From prototype to deployment: Increase productivity and simplify data operations in Python
04-28, 15:00–15:45 (America/Los_Angeles), Hood

Designing ML pipelines is a complex process involving numerous changes along the way, from a prototype to deployment. It frequently involves iterating over multiple models on a smaller scale and then converting those models to run at scale. In this talk we will discuss the inefficiencies of this process and present a modern open source based solution that helps to mitigate many of these inefficiencies. The proposed tools and approaches help data scientists, data engineers, and machine learning engineers work more efficiently across all ranges of tasks and reduce the time-to-solution.

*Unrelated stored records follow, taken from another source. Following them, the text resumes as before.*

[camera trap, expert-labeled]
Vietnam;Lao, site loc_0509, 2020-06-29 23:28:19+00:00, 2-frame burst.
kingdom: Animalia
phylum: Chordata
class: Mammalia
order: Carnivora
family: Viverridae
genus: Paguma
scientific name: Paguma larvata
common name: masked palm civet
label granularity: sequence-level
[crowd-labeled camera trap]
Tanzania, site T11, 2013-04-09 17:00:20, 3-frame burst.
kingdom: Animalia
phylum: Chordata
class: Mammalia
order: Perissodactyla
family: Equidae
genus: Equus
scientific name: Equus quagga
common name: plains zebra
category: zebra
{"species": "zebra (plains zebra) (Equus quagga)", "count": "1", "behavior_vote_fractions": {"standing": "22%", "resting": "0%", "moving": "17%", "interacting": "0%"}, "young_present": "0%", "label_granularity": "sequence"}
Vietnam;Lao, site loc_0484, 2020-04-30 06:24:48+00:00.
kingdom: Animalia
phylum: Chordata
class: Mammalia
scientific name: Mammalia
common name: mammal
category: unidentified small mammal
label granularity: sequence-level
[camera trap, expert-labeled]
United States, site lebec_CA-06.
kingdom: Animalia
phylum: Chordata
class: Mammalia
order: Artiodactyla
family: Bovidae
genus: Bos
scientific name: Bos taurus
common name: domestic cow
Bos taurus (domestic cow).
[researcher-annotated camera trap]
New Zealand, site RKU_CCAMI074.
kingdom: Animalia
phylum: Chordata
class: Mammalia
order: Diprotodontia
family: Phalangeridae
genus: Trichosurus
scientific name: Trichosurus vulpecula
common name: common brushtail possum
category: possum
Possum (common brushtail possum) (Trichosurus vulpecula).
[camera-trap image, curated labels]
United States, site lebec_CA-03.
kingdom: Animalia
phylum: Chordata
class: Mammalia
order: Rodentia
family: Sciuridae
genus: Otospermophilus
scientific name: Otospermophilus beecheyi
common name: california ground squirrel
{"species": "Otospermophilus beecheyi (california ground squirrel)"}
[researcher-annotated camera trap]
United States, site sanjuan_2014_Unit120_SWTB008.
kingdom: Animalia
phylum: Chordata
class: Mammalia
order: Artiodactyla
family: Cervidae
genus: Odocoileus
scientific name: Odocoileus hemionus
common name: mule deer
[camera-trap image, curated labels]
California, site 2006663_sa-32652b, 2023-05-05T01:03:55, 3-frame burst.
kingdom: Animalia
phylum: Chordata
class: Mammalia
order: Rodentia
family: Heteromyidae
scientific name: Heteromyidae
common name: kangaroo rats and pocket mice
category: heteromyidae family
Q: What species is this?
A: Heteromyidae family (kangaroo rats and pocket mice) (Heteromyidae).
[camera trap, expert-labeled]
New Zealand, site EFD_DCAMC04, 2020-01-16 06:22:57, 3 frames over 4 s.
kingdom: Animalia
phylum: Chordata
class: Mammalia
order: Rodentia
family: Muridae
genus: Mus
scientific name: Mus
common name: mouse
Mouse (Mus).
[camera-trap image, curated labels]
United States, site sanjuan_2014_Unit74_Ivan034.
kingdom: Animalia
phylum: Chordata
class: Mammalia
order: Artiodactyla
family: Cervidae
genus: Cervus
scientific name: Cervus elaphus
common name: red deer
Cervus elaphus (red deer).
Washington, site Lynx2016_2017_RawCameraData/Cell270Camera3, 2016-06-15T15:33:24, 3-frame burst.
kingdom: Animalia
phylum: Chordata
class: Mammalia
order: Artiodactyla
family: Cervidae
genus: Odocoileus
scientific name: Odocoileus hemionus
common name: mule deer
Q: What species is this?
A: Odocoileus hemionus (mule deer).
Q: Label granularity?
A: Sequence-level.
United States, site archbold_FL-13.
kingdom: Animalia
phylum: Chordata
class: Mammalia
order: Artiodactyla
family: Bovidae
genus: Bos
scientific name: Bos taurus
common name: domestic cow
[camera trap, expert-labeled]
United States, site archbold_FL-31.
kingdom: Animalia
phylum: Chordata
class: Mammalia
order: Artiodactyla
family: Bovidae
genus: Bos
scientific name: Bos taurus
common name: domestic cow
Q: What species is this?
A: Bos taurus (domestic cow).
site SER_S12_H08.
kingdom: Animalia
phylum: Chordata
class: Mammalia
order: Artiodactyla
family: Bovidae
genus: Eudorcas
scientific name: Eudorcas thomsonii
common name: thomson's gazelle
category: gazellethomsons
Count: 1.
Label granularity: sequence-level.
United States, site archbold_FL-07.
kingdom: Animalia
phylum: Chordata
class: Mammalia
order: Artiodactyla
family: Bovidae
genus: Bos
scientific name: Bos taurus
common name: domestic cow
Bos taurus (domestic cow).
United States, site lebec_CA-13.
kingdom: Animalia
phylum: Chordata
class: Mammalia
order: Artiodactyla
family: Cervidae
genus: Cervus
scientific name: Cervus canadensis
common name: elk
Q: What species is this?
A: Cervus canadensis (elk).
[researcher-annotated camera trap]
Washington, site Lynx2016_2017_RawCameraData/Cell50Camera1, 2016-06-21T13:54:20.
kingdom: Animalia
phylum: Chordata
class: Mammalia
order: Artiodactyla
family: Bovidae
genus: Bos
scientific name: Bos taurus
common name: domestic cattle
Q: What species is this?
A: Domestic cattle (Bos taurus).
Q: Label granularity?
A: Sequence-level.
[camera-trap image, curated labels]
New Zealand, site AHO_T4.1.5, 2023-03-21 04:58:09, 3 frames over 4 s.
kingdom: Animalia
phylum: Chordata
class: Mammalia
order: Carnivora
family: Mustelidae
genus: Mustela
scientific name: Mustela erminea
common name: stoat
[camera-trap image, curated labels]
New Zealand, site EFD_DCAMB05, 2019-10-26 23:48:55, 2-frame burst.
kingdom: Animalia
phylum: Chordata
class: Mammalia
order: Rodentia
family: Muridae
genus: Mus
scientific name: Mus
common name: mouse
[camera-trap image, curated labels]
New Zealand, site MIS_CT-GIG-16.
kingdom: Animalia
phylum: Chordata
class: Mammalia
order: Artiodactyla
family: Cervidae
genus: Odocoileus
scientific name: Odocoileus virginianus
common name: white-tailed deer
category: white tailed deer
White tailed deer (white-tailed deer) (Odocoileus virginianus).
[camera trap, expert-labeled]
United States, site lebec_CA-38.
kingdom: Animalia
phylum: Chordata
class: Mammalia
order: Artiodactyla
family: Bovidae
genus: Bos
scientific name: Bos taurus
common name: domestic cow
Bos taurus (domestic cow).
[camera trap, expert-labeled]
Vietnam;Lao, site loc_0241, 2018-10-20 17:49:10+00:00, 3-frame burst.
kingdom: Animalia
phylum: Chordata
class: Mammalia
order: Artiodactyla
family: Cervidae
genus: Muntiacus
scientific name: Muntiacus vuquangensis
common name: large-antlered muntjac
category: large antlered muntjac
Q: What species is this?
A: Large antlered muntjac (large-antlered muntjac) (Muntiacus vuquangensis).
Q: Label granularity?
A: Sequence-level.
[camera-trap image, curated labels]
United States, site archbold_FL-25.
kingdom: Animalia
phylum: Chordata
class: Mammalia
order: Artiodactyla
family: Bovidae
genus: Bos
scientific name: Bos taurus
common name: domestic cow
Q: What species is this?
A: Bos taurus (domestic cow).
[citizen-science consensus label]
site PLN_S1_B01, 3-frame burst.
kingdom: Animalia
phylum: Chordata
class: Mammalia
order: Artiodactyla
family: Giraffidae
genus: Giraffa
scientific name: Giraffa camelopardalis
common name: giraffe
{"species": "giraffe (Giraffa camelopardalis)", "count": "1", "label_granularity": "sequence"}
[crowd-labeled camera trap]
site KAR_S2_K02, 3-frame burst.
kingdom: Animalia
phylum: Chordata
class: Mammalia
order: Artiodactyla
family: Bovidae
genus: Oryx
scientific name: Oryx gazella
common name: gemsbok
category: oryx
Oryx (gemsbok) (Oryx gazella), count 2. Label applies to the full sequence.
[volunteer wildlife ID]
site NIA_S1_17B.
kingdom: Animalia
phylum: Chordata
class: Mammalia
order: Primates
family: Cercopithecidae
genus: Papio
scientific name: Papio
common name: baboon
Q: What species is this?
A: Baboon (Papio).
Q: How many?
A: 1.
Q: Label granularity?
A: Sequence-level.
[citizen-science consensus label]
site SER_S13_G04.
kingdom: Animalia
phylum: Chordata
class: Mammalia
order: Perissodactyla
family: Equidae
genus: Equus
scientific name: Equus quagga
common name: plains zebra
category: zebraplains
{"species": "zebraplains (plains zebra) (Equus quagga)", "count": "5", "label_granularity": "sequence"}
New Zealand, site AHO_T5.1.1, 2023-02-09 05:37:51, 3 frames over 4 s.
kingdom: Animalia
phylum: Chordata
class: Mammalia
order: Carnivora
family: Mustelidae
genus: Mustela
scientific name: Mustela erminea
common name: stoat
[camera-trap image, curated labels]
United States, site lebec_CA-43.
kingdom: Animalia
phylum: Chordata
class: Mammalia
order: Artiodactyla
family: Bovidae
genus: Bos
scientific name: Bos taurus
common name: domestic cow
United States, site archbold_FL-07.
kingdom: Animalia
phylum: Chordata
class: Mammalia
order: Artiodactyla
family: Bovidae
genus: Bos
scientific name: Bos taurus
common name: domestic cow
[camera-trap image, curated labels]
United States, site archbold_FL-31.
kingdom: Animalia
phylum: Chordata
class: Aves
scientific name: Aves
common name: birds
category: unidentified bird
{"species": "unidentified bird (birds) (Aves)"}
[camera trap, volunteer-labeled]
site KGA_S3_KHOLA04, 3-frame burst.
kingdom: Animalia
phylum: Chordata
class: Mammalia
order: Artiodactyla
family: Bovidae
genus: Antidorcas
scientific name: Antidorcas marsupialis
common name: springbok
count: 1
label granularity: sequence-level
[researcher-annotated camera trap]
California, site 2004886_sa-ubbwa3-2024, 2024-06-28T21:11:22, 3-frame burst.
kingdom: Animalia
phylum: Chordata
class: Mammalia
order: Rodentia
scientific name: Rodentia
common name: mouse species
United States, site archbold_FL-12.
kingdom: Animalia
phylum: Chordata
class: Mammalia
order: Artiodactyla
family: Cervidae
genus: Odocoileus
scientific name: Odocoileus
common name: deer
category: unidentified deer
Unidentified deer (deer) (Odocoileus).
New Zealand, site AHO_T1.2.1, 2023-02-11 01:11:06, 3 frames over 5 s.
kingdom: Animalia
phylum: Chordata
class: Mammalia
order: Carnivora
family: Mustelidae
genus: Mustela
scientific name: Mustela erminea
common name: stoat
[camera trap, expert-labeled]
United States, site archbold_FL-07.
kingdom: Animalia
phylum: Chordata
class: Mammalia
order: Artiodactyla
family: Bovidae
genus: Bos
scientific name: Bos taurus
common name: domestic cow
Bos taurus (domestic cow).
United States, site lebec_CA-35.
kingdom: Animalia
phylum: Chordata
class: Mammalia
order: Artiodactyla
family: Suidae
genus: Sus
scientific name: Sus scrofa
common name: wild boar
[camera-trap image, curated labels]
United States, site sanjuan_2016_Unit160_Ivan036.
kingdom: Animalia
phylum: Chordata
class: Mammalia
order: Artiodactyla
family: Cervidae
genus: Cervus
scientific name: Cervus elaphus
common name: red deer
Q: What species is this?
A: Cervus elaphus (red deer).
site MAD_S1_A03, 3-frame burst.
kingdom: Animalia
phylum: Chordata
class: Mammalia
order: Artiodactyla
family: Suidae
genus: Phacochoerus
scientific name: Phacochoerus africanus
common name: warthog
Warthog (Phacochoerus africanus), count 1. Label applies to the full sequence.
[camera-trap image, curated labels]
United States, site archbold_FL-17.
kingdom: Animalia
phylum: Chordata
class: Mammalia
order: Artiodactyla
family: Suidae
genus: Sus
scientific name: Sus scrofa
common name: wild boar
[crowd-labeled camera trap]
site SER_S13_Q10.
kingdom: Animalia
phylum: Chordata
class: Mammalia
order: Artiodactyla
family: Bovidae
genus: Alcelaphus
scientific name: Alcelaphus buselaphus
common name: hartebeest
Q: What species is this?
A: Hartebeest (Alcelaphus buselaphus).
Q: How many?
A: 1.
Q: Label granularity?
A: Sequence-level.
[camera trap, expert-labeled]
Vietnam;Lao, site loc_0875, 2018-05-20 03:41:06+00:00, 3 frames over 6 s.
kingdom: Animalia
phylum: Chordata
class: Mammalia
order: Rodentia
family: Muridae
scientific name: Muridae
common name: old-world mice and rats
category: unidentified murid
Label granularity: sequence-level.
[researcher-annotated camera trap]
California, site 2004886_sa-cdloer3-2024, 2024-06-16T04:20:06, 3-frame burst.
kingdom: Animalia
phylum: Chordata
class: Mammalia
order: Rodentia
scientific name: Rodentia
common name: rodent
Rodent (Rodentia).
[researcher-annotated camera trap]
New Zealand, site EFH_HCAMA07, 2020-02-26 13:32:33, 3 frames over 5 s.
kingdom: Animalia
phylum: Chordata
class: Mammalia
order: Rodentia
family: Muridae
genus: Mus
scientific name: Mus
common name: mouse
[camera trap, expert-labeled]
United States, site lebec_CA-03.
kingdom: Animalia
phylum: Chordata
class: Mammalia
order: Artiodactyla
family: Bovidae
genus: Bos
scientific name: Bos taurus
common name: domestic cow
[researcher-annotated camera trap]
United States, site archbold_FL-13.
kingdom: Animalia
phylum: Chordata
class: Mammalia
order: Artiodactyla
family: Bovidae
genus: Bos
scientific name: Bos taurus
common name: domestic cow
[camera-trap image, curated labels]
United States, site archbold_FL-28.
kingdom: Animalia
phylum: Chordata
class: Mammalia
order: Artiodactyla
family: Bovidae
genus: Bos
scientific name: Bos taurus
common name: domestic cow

We also present future development plans.


Authoring ML pipelines has become more involved. Complexity, data size, cost of prototyping, and productivity are all but a few challenges facing companies that employ data scientists and machine learning engineers who deliver cutting edge ML models that drive the revenues. A common approach to this data science process requires quickly prototyping a model in pandas and scikit-learn, and then rewriting the logic and training a model on a distributed cluster using tools like (py)Spark or Snowflake. The translation cost and the time it takes can be a significant factor in a successful deployment and monitoring of an ML model.


Prior Knowledge Expected

Previous knowledge expected

Tom is a Field Engineer/Solutions Architect with Voltron Data. He has almost 20 years of experience working with data across multiple industries ranging from airlines, thru finance and banking, to high tech. Tom holds a PhD degree in Operations Research from the UNSW. He has extensive experience presenting at international conferences (KDD, PyData Seattle, GTC). Tom is an author of 3 books and a video series on data analytics and data engines, and has authored multiple blog posts and webinars on GPU applications for big data. He also received a patent for a solution that discovers patterns in extremely high-dimensional datasets while working at Microsoft. At Voltron Data, Tom works on building bespoke solutions for solving intricate problems for customers leveraging the capabilities of the Apache Arrow data ecosystem.